======== Bloque de texto ========
Lo peor del intolerante emboscado es la aspiración a que comulgues con ruedas de molino y le agradezcas encima la generosidad del gesto. Como en el mundo de los toros, los intolerantes más peligrosos son los mansos, no los bravos; es decir, aquellos que se camuflan tras la sonrisa meliflua mientras ‘de facto’, infringen la legalidad y violentan la convivencia. Un ejemplo prototípico de intolerante emboscado es el diputado Rufián, que simula escandalizarse al tiempo que agita unas esposas desde el escaño o finge asombros ante divertidas columnas de opinión como ‘La vía mística de Fray Junqueras’, de Rubén Amón en ‘El País’.
========
__Sobre esta tarea__: Continúa el texto sobre el intolerante emboscado a partir de su última frase. Los registros no tienen nada que ver con este texto.
======== Datos de origen ========
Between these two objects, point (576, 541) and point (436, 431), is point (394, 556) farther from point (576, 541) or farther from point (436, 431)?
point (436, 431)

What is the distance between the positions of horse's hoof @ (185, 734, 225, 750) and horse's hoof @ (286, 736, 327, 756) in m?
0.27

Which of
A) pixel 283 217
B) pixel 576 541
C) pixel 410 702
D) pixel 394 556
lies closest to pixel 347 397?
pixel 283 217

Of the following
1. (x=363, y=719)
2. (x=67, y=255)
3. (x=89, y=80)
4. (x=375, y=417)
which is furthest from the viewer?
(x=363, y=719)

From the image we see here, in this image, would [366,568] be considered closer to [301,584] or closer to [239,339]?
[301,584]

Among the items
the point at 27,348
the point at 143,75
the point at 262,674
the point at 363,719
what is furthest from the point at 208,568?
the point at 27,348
========
======== Datos de origen ========
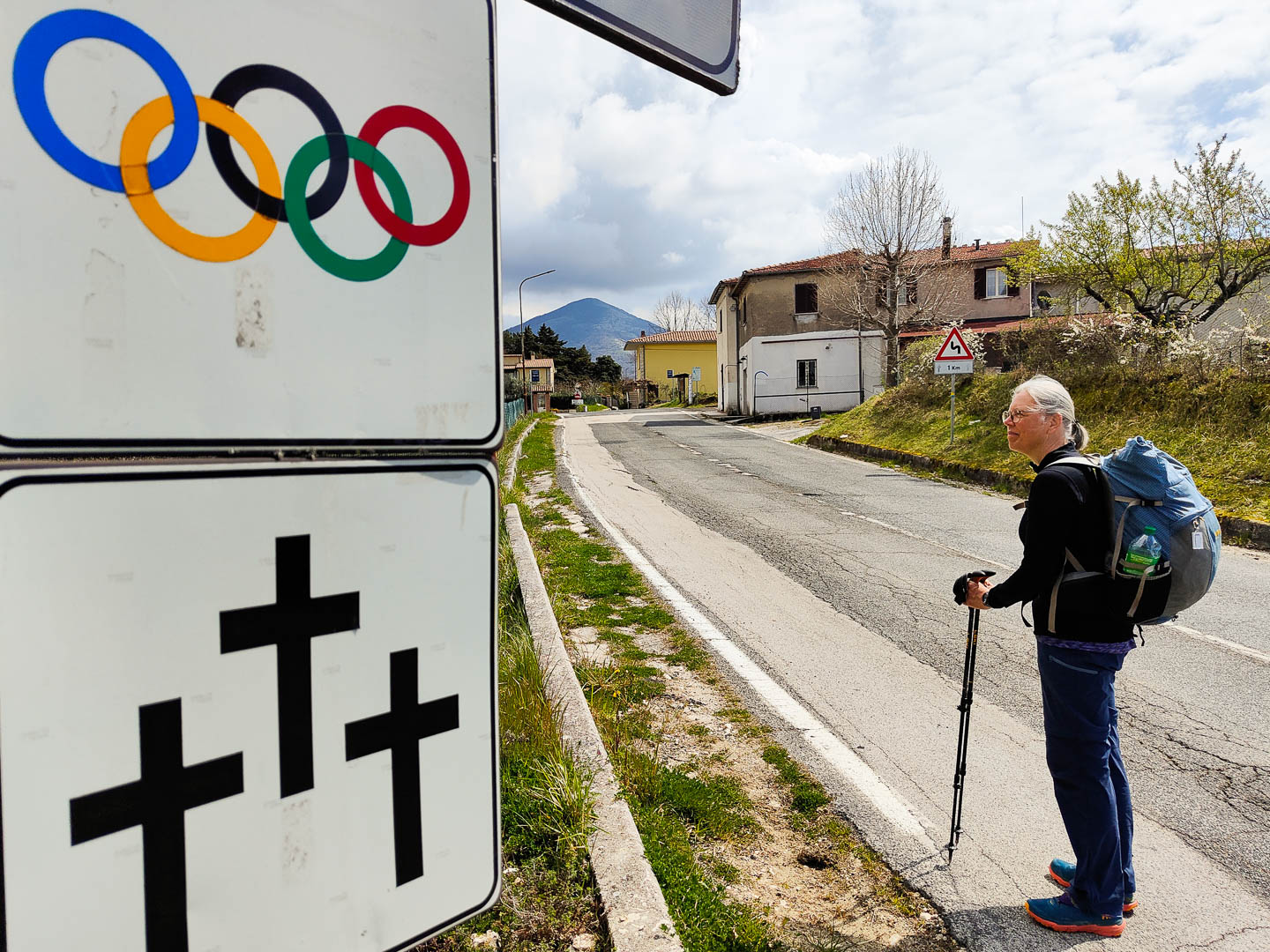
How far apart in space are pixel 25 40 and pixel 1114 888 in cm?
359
========
======== Datos de origen ========
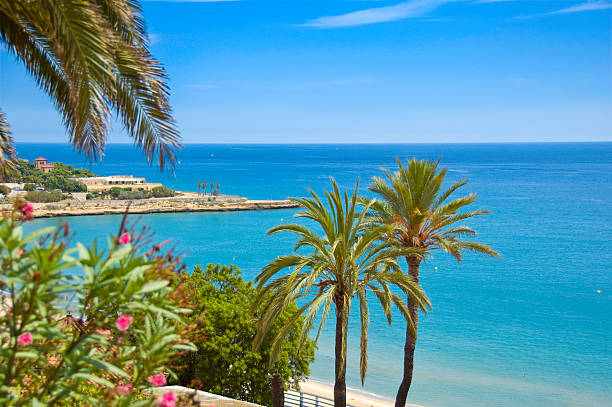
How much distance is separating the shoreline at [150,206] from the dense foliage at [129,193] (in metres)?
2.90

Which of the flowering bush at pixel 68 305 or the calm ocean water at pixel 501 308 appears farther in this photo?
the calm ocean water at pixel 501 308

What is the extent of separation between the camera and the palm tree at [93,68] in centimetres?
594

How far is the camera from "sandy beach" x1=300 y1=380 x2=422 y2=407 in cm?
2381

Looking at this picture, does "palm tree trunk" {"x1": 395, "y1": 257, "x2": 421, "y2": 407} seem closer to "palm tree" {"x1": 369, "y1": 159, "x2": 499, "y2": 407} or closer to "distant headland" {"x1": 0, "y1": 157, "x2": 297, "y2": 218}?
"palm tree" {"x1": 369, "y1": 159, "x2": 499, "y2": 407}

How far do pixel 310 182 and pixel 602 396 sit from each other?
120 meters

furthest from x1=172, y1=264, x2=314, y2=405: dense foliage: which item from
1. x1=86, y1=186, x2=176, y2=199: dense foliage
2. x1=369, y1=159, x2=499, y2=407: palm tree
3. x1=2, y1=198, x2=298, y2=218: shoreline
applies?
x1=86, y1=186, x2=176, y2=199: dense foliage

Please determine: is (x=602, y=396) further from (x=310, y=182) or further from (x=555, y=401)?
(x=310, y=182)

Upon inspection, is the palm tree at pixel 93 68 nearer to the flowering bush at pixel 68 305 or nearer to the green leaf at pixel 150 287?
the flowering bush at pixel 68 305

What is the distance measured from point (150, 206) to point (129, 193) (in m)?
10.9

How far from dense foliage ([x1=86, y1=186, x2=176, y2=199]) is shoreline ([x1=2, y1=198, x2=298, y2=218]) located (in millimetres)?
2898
========
__Respuesta__:
El intolerante emboscado opera en estos casos igual que aquel energúmeno que acompasaba los bofetones al adversario con la frase: «¡Que no te estoy pegando…! ¡Que no te estoy pegando…!», intentando desmentir con palabras lo que proclamaban sus manos. Vamos, el no afirmativo…
Para el intolerante emboscado las respuestas nunca son contestaciones, son agresiones; el hecho de que el vecino se defienda siempre lo considerará un ataque y la exposición de argumentos en su contra (aunque se formulen de la manera más educada e inteligente posible) lo juzgará como un mero desprecio a lo que ha decidido que son ‘sus’ derechos o ‘su’ santa voluntad.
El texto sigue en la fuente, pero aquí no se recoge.